**任务说明:** 将下列全部条目逐字复述，不作任何改动，图片一律略去。

**所供材料:**
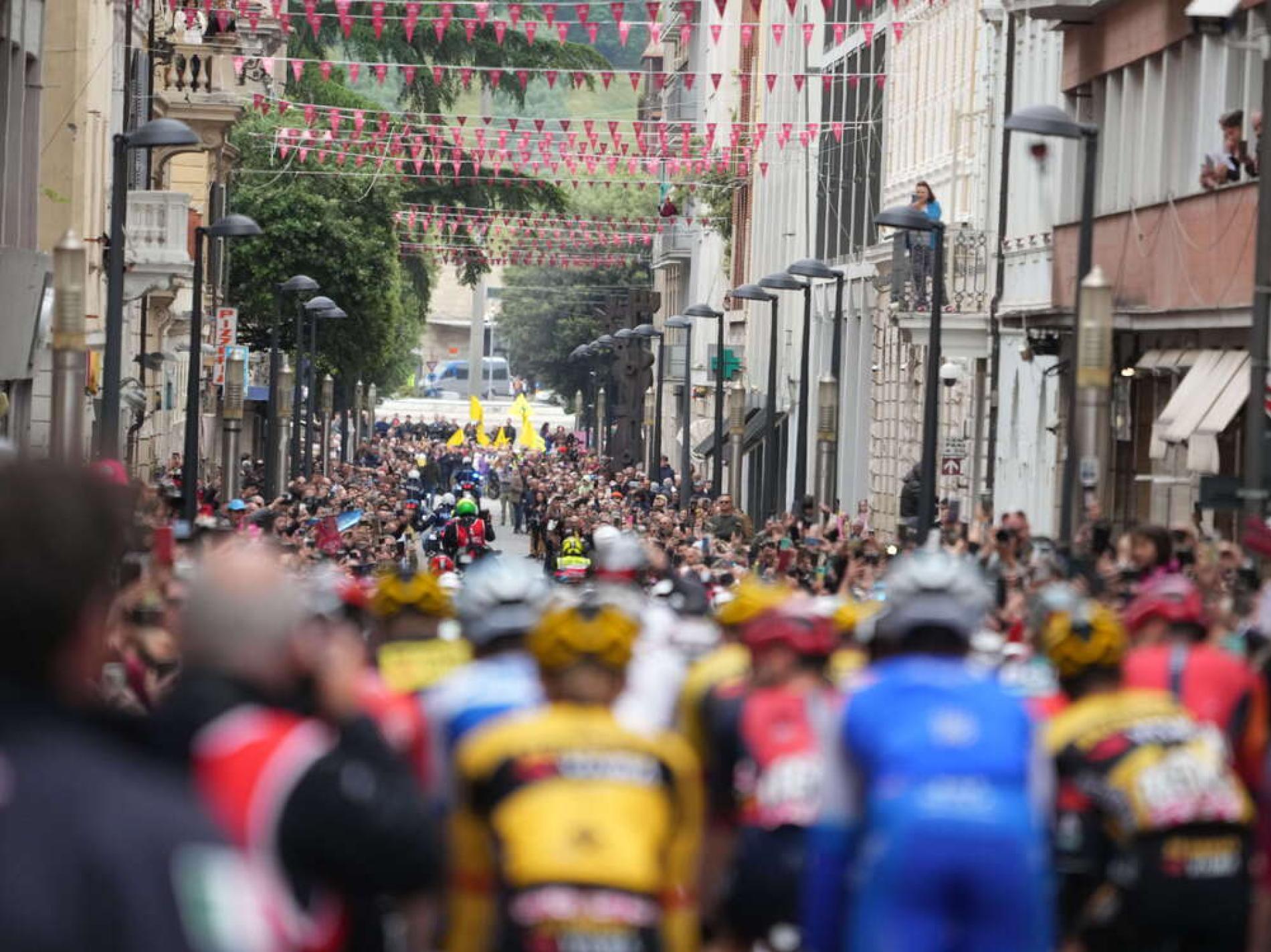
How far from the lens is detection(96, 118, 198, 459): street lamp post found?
92.2 feet

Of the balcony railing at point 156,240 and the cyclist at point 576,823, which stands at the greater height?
the balcony railing at point 156,240

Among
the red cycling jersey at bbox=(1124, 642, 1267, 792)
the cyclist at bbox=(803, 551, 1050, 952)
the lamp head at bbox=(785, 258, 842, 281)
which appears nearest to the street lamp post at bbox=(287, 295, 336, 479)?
the lamp head at bbox=(785, 258, 842, 281)

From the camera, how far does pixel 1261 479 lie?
21875 mm

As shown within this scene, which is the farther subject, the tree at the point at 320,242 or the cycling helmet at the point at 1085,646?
the tree at the point at 320,242

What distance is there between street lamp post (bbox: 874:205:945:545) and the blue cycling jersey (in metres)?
23.7

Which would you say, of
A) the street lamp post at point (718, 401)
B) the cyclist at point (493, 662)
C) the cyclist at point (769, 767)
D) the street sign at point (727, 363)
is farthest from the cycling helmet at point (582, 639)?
the street sign at point (727, 363)

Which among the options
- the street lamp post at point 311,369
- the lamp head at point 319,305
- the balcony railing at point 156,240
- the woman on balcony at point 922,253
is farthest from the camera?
the street lamp post at point 311,369

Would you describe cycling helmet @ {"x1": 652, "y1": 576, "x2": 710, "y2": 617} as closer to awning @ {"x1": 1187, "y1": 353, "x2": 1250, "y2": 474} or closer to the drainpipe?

**完成结果:**
How far from the lens is detection(96, 118, 198, 459): street lamp post found?
92.2 feet

Of the balcony railing at point 156,240 and the cyclist at point 576,823, which stands at the greater height?
the balcony railing at point 156,240

Among
the red cycling jersey at bbox=(1124, 642, 1267, 792)
the cyclist at bbox=(803, 551, 1050, 952)
the lamp head at bbox=(785, 258, 842, 281)
which appears nearest to the street lamp post at bbox=(287, 295, 336, 479)?
the lamp head at bbox=(785, 258, 842, 281)

From the camera, how far does pixel 1261 479 lie?
21875 mm

As shown within this scene, which is the farther subject, the tree at the point at 320,242 or the cycling helmet at the point at 1085,646?
the tree at the point at 320,242

What distance is there between street lamp post (bbox: 874:205:945:545) and the blue cycling jersey (in metres)?
23.7

Which would you say, of
A) the street lamp post at point (718, 401)
B) the cyclist at point (493, 662)
C) the cyclist at point (769, 767)
D) the street sign at point (727, 363)
is farthest from the cycling helmet at point (582, 639)?
the street sign at point (727, 363)

Which among the options
- the street lamp post at point 311,369
- the lamp head at point 319,305
- the balcony railing at point 156,240
- the woman on balcony at point 922,253
is farthest from the camera?
the street lamp post at point 311,369

Would you describe cycling helmet @ {"x1": 652, "y1": 576, "x2": 710, "y2": 617} as closer to awning @ {"x1": 1187, "y1": 353, "x2": 1250, "y2": 474} or closer to the drainpipe?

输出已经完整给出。